INSTRUCTION:
Reproduce all of the data below word for word, leaving out the pictures.

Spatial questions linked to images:
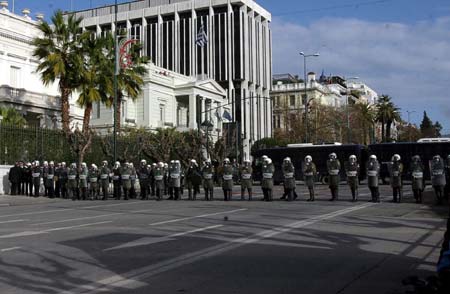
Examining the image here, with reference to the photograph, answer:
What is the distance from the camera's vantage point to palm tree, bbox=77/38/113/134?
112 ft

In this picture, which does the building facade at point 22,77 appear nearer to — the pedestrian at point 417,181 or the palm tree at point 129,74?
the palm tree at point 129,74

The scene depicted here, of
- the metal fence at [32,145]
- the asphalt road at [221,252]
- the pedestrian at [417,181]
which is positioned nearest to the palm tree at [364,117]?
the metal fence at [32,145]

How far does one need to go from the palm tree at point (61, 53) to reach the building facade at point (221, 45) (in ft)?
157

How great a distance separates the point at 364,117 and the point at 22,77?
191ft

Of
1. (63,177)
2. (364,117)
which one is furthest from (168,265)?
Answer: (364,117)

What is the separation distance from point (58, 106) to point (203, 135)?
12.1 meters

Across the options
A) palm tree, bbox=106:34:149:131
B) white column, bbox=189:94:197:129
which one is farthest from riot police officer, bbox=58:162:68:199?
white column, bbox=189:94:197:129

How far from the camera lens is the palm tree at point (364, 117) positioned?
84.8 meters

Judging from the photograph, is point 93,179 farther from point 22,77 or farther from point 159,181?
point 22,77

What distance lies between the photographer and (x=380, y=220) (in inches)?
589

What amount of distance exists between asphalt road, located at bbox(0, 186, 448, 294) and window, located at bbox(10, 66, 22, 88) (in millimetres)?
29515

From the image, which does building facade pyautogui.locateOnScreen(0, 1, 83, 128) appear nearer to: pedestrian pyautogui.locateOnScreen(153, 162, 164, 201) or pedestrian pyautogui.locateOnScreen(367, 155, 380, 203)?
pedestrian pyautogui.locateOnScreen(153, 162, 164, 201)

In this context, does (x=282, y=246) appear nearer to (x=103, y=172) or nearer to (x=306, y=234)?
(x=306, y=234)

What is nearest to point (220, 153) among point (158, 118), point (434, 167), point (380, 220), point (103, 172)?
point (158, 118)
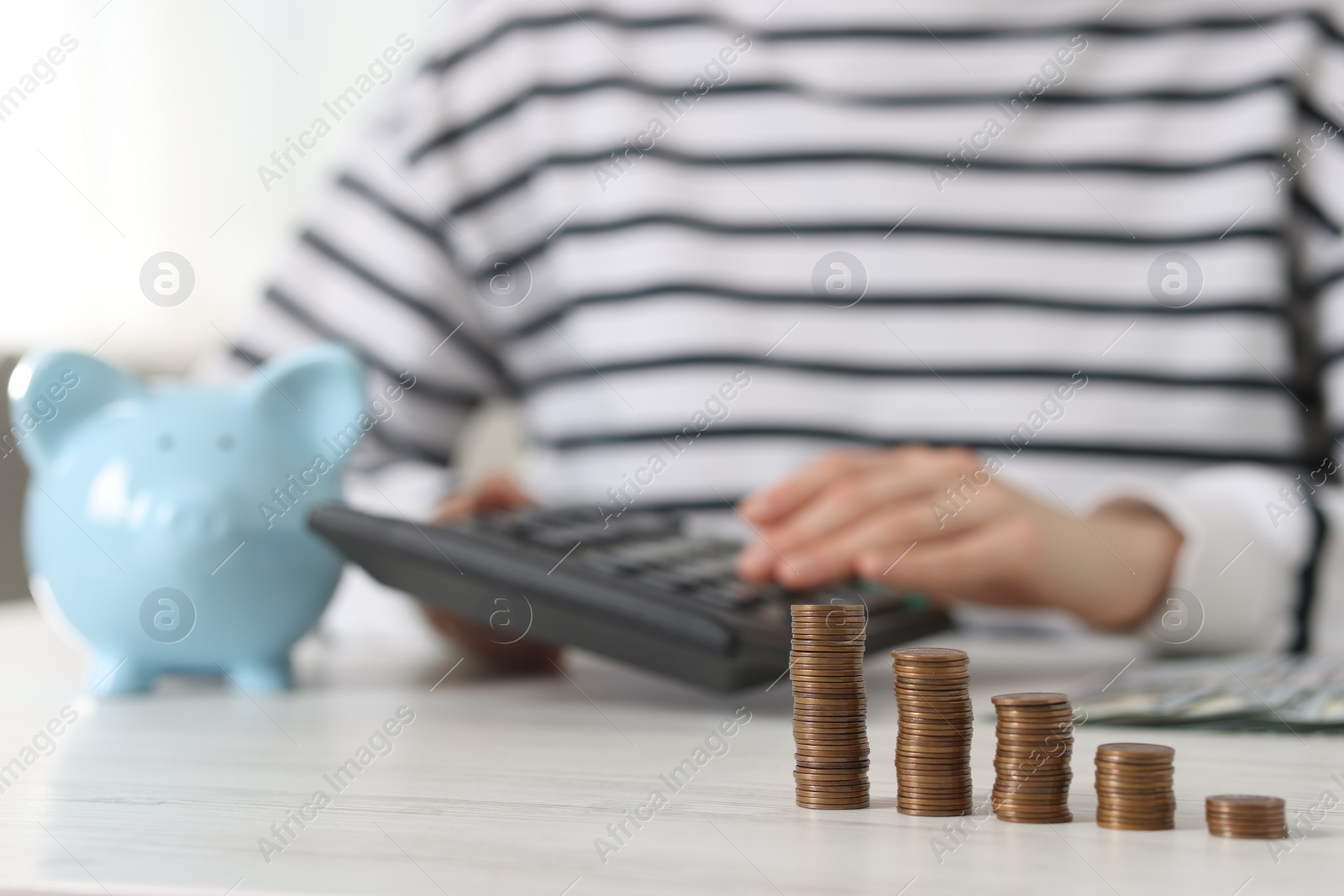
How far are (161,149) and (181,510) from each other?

COMPLETED EXERCISE:
Examining the image here, with reference to the photograph, answer:
What is the distance from the camera's vantage point to palm tree, bbox=77/38/113/134?
112 ft

In this picture, which does the building facade at point 22,77 appear nearer to — the pedestrian at point 417,181 or the palm tree at point 129,74?
the palm tree at point 129,74

The scene depicted here, of
- the metal fence at [32,145]
- the asphalt road at [221,252]
- the pedestrian at [417,181]
which is positioned nearest to the palm tree at [364,117]?
the metal fence at [32,145]

How far does one need to go from the palm tree at point (61, 53) to reach the building facade at point (221, 45) (in ft)?
157

How great a distance separates the point at 364,117 and the point at 22,77?
191ft

Of
1. (63,177)
2. (364,117)
which one is furthest from (168,265)?
Answer: (364,117)

What is the separation distance from point (58, 106) to point (203, 135)?
12.1 meters

Across the options
A) palm tree, bbox=106:34:149:131
B) white column, bbox=189:94:197:129
which one is farthest from riot police officer, bbox=58:162:68:199?
white column, bbox=189:94:197:129

How far from the camera lens is the palm tree at point (364, 117) positioned?
84.8 meters

Judging from the photograph, is point 93,179 farther from point 22,77 or farther from point 159,181?
point 22,77

What distance lies between the photographer and (x=380, y=220) (in inches)?
589

What amount of distance exists between asphalt road, located at bbox(0, 186, 448, 294) and window, located at bbox(10, 66, 22, 88) (in millimetres)?
29515

From the image, which does building facade pyautogui.locateOnScreen(0, 1, 83, 128) appear nearer to: pedestrian pyautogui.locateOnScreen(153, 162, 164, 201) or pedestrian pyautogui.locateOnScreen(367, 155, 380, 203)?
pedestrian pyautogui.locateOnScreen(153, 162, 164, 201)

In this context, does (x=282, y=246) appear nearer to (x=103, y=172) or nearer to (x=306, y=234)?
(x=306, y=234)

What is nearest to point (220, 153) among point (158, 118), point (434, 167), point (380, 220), point (103, 172)?
point (158, 118)
How far are (161,149) and (181,510) from each other?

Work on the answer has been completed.